++++ Document excerpt

And thanks for your fix ;-)
Jeff King Oct. 3, 2022, 5:15 p.m. UTC | #4
On Mon, Oct 03, 2022 at 10:29:24AM +0100, Phillip Wood wrote:

> > The bug goes back to 442c36bd08 (am: improve author-script error
> > reporting, 2018-10-31), though the code was soon after moved to this
> > spot by bcd33ec25f (add read_author_script() to libgit, 2018-10-31).
> > It was presmably just a typo in 442c36bd08.
> 
> s/presmbly/presumably/

Yep.

> > We'll add test coverage for all the error cases here, though only the
> > GIT_AUTHOR_NAME ones fail (even in a vanilla build they to segfault
> 
> Do you mean "they ought to segfault"?

I think it's just s/to//. I.e., "even in a vanilla build they segfault
consistently".

++++++++

*Stated goal:*
Continue the patch review thread from its last line.

++++ Collected material

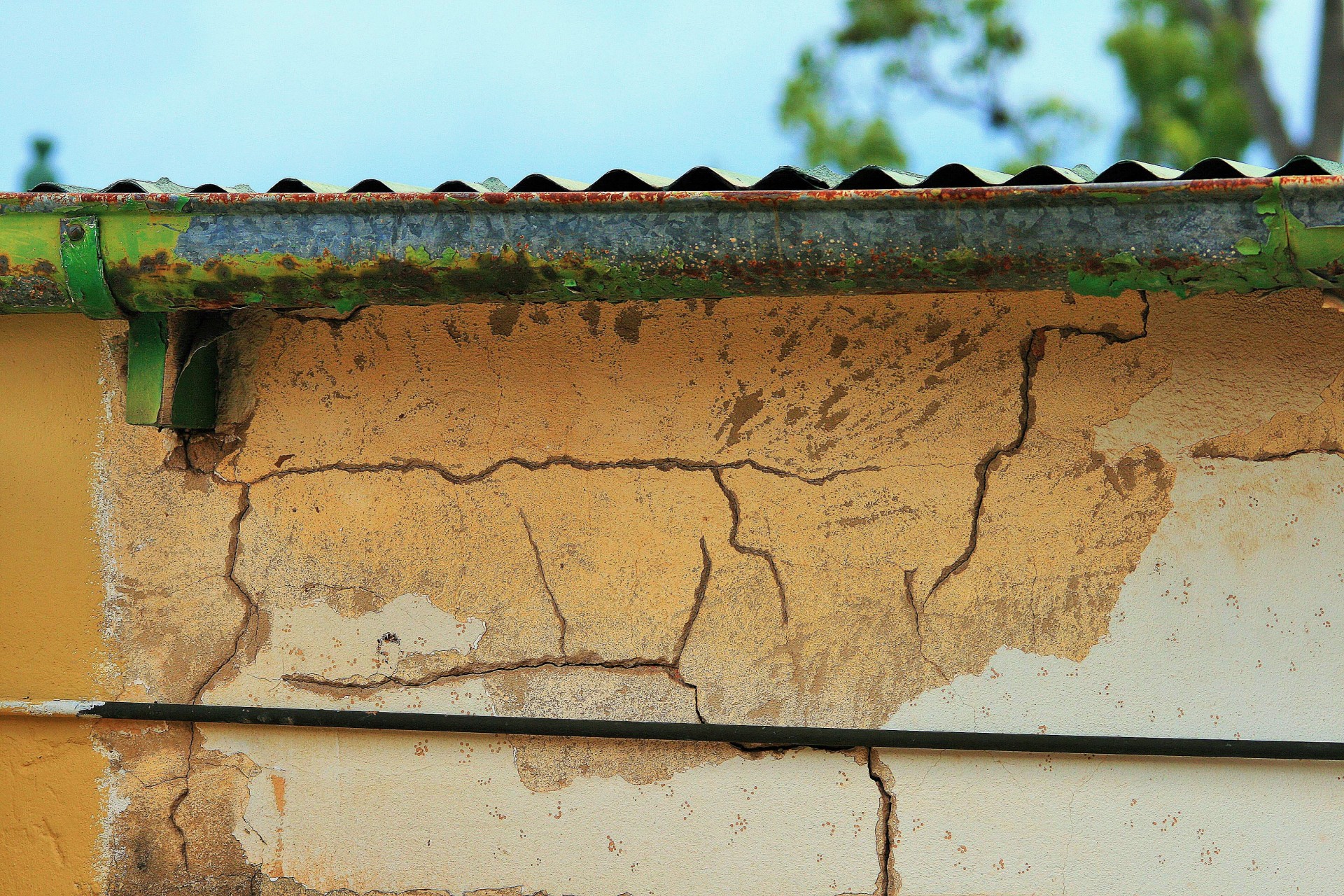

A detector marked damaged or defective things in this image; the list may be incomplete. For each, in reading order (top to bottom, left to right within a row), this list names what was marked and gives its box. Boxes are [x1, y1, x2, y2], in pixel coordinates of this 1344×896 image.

rusty green gutter [0, 176, 1338, 319]
cracked plaster wall [5, 288, 1338, 896]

++++++++

*Answer to the exercise:*
I rewrote that sentence a few times trying to make it as not-confusing
as possible, but managed to leave in an editing error anyway. ;)

-Peff
Jeff King Oct. 3, 2022, 5:27 p.m. UTC | #5
On Mon, Oct 03, 2022 at 11:40:52AM +0200, Ævar Arnfjörð Bjarmason wrote:

> > +check_broken_author 'unknown key in author-script' '
> > +	echo "GIT_AUTHOR_BOGUS=${SQ}whatever${SQ}" \
> > +		>>.git/rebase-merge/author-script'
> > +
> > +
> > +test_done
> 
> Maybe I just have too much PTSD from dealing with shell quoting issues
> with this '"$script"" pattern when you need to pass arguments with
> spaces in it, or even quotes. Although it probably won't ever be an
> issue here.

Quoting-wise, it's the exact same as passing the snippet to
test_expect_success that we already do. Which, granted, is full of
horrors, but is well understood within our code base. The "$script" is
evaluated when we pass the snippet to test_expect_success, which sees
the expansion along with the rest of the script. The double-quotes
around it ensure that whitespace is retained.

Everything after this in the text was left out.